Two early day civic clubs sprung up to promote the interests of Payson and the betterment of the community. The first was the Payson Womans Club. It seems that no one in town had the accurate time, and this was a problem in knowing when to catch the stage, when to get the mail or when to show up for the dance. A local doctor, hired by the mines, had the idea to install a sundial on Main Street that could become the town's official timepiece. To raise funds for this project the Payson Womans Club was established in 1921. However, before the funds could be raised, daily mail delivery from Globe was instituted. The mail carrier brought the correct time on his pocket watch, set that morning by Western Union in Globe. That was used to set the big clock in Boardman's store, and Payson was given an "official" time.
With an organization now in place, and funds in the bank, the Payson Womans Club determined to provide the town with its first public library, and began by shelving the books in the schoolhouse. Later they rented space in the Presbyterian Church parsonage, and in time they had raised enough money to purchase a lot along Main Street. It had a building on it owned by Frenchy Chroquette, a bootlegger who sold candy and baked goods at the front door and dispensed Payson Dew from the rear. This caused the ladies to take not a few jokes after they took occupancy, but now the library had a home of its own. Later their fund-raising activities and the cooperation of the community enabled them to build the substantial club building on Main Street, that up until the end of 2001 remained the town's library.

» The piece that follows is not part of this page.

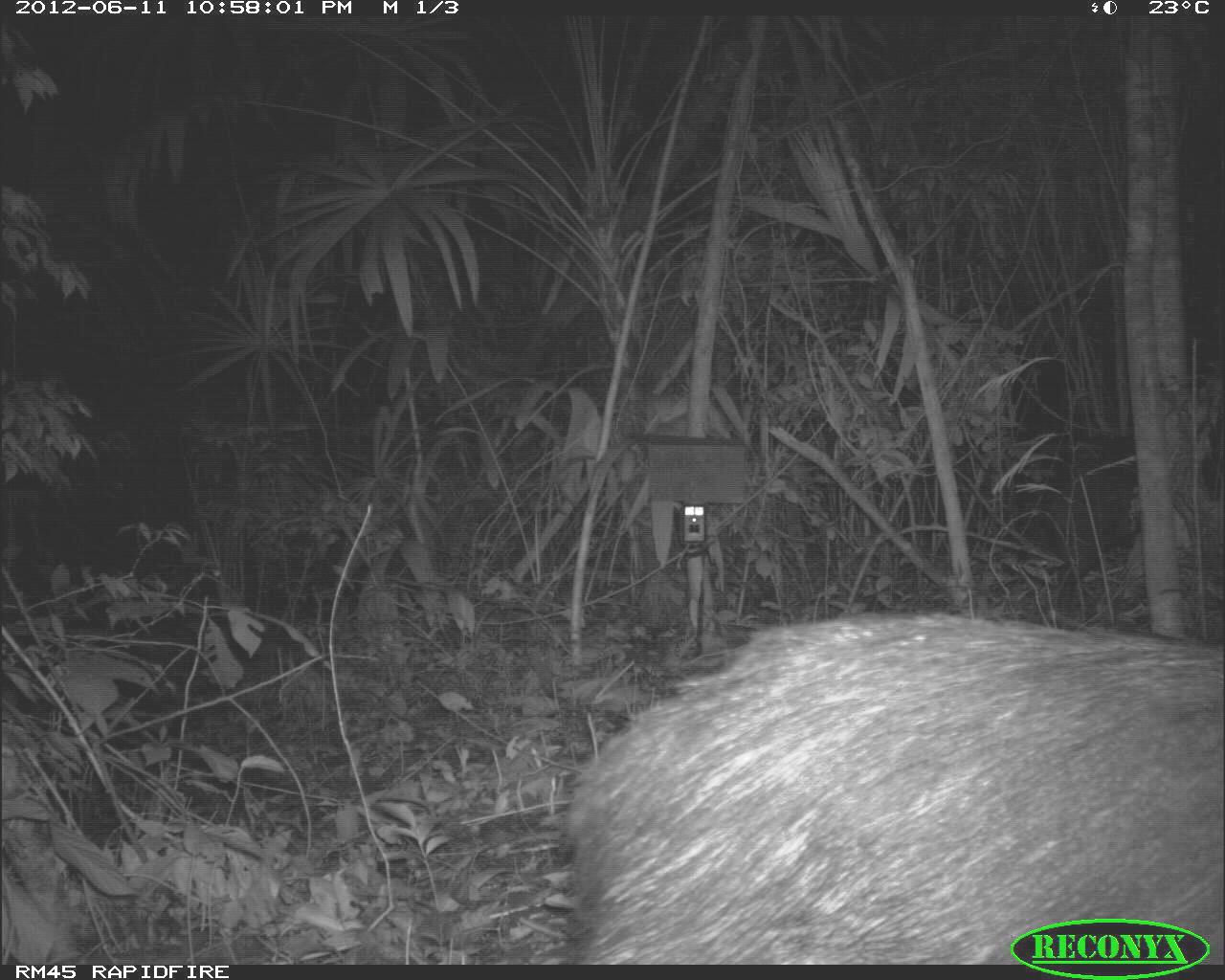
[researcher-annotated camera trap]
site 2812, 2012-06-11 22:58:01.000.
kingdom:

A second civic organization that sought to promote the growth of Payson was the Northern Gila County Chamber of Commerce. The year was 1937 when local citizens and businessmen learned that the state was planning a major north-south highway from the Valley of the Sun to Flagstaff, by way of what would one day become I-17. The group formed the Chamber of Commerce and began lobbying for the highway to come over the Mazatzals, through Payson and on to Winslow. The idea would be to improve the old Bush Highway and make Payson more accessible to tourists. The group worked for more than ten years on the project, and finally in 1953 the new road was started. The result was increased traffic to Payson, and it became evident a paved road into the Rim Country was a necessity. That was accomplished by the summer of 1958, when the first pavement came through the town.
As they say, the rest is history. (For a complete history of the Beeline highway and its predecessors over the Mazatzal Mountains, see the book by Stan Brown on "The History of the Beeline" available at the Rim Country Museum.)
It was a wealthy lady from the east coast who brought even more progressive thinking to Payson's development. Nathalie Smith had traveled to Arizona as a child and fallen in love with the state. She had vowed she would marry a cowboy, and when she finally made it here she did just that. Nan was 37 and Lewis Pyle was 70 when they were married in 1952. His family was one of the early ranch families in the Rim Country, and Lew had been among the earliest of the Forest Rangers on the newly developing National Forest system. They lived in the family home on Main Street, and in the 1960s Nan Pyle discovered she had been made rich by an inheritance. Immediately she applied her vast energy and good will to promoting and improving the town of Payson she had come to love so well.
It was her vision that the long-established cattle business, having kept the local economy going since the 1880s, was shrinking and some new form of industry had to be brought in or the town would die. Of course tourism was a growing industry, but she felt culture could also draw people and their money to Payson.
Having attended art and sculpture schools in the East she now put her special interest in art to practical use. She built the buildings at 803 W. Main in Payson, and developed the Payson Art Center. Students from the various universities and colleges in Arizona came here to study many art forms under the tutelage of teachers from those same schools. In addition to training young artists, Nan's stated purpose for the Art Center was "to bring progress and economy to the town, so we would not have to depend entirely on tourist trade."
The products of the artists as well as beadwork and basketry from the Tonto Apache tribe were sold in an outlet store on Main Street.
Nan Pyle also developed the Small Fry Kindergarten, a forerunner of Head Start, which she gave lock, stock and barrel to the public schools when the government's Head Start program was begun.
She became librarian for the Woman's Club library project, and gave at least a dozen books to the library each month. Working through the Payson Womans Club, Nan Pyle plunged herself into fund-raising for a medical clinic here in Payson, and became a prime mover in bringing that improvement to the town.
She managed the clinic, and after her husband Lew died she gave $100,000 to turn the clinic into the Lewis R. Pyle Memorial Hospital.
Once Nan Pyle said, "Financial assistance is not the beginning of the end. You have to donate yourself too." She said it well.
There has been a long line of splendor in Payson's leadership that stretches over 220 years, from the time eager pioneers first settled in this valley.